§ **Task list**:
1. In the post about the fly-away story, copy the passage starting with "Nick Ware waresound" and going on through "check it out.".
2. According to the post about the fly-away story, why is "The Concorde Story" recommended? Answer in one to three sentences.
3. Carry the post about the fly-away story forward from its last line with the next part.

§ **Text excerpt**:

[Tech1] Another fly-away story

Nick Ware waresound at msn.com
Sun Nov 8 12:44:07 CST 2020


Two different versions of the fuel incident seems a bit puzzling, given that the version I related came from a reliable source. I shall check it out.
For those interested, I can’t recommend strongly enough: “The Concorde Story” by Christopher Orlebar (book). Full of information, diagrams, and fabulous pictures. I bought my copy in Foyles Ocean Bookshop onboard the QE 2 (as you do - [cid:01CF1331-CE1E-47F2-BF72-5CBE57005703] just saying!).
Cheers,
Nick.

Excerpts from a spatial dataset
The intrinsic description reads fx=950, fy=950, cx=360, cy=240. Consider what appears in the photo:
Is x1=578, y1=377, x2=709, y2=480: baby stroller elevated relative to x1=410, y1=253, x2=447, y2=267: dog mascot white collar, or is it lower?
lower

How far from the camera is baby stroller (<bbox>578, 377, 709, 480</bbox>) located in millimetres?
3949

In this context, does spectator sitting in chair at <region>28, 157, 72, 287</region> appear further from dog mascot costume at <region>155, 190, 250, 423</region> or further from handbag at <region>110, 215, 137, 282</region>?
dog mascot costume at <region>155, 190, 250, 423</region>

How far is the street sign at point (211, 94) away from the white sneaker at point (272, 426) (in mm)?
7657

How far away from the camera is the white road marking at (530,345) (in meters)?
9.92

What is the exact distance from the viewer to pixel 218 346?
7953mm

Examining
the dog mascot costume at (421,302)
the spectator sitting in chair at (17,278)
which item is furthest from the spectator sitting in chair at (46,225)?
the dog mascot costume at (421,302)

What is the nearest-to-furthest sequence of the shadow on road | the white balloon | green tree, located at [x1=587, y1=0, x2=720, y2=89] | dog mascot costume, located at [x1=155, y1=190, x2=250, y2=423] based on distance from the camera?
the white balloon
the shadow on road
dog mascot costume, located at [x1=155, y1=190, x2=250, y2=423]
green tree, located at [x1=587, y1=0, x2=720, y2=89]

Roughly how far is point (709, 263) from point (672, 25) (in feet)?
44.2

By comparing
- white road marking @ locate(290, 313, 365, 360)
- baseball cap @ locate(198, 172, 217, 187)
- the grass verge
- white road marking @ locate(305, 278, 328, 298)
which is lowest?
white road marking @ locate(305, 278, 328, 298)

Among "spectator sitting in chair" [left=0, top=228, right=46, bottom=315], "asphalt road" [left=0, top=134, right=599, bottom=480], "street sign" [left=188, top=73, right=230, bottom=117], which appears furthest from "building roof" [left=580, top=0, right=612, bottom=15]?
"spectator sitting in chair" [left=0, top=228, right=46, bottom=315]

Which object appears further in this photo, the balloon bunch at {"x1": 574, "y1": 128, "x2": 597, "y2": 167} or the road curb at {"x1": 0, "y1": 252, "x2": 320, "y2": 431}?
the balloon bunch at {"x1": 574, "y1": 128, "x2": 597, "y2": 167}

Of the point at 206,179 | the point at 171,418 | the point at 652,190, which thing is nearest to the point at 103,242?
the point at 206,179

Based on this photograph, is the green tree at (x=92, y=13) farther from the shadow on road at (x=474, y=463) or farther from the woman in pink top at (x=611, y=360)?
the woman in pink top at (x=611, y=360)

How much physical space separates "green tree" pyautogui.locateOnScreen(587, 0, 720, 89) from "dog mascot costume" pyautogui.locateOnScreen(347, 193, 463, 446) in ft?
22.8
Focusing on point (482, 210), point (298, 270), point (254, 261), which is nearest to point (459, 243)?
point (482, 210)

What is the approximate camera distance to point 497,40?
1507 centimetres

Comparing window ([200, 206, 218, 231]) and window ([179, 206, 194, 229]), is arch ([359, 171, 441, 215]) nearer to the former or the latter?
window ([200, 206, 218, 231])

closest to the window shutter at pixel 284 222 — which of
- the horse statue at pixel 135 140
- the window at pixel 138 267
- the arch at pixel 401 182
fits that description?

§ **Outputs**:
1.
Nick Ware waresound at msn.com
Sun Nov 8 12:44:07 CST 2020


Two different versions of the fuel incident seems a bit puzzling, given that the version I related came from a reliable source. I shall check it out.

2. The book is recommended because it is full of information, diagrams, and fabulous pictures.

3.
Nick Ware - Sent from my iPad mini 5

On 8 Nov 2020, at 14:41, Puddifoot(Doug) <doug at puddifoot.me> wrote:

I know the story, and had it confirmed by a couple of BA staff on various visits when we went there for interviews. But my version is a little different. It was the same pilot as my flight. My impression was he was rather autocratic, so I can believe this. While waiting for take-off, I was asked to leave the cockpit while he castigated the loadmaster about a problem with freight distribution. I could hear the shouting from the other side of the door. I heard that Concorde had problems after take off from New York, so had to fly sub sonic most of the way. This uses more fuel, so he was ordered to stop at Shannon to refuel. I suppose that being Concorde Division chief exec, he thought he knew better and carried on to Heathrow. When they arrived, authorities were so concerned about how much fuel was left they dipped the tanks. He would not have had enough to do a fly around if there had been an emergency landing abort. As you say, never made public, but he did leave BA shortly after.

Doug



-----Original Message----- From: Nick Ware via Tech1
Sent: Sunday, November 8, 2020 11:20 AM
To: tech1 at tech-ops.co.uk
Subject: Re: [Tech1] Another fly-away story

Two interesting things in this story.......
I never got to fly on Concorde, but did work over several months on a documentary about its design and development up to the time of 002’s maiden flight. On that flight, the whole fuselage was so full of computer equipment that there was no room for us and our 35mm camera gear, so we flew alongside in a DC10.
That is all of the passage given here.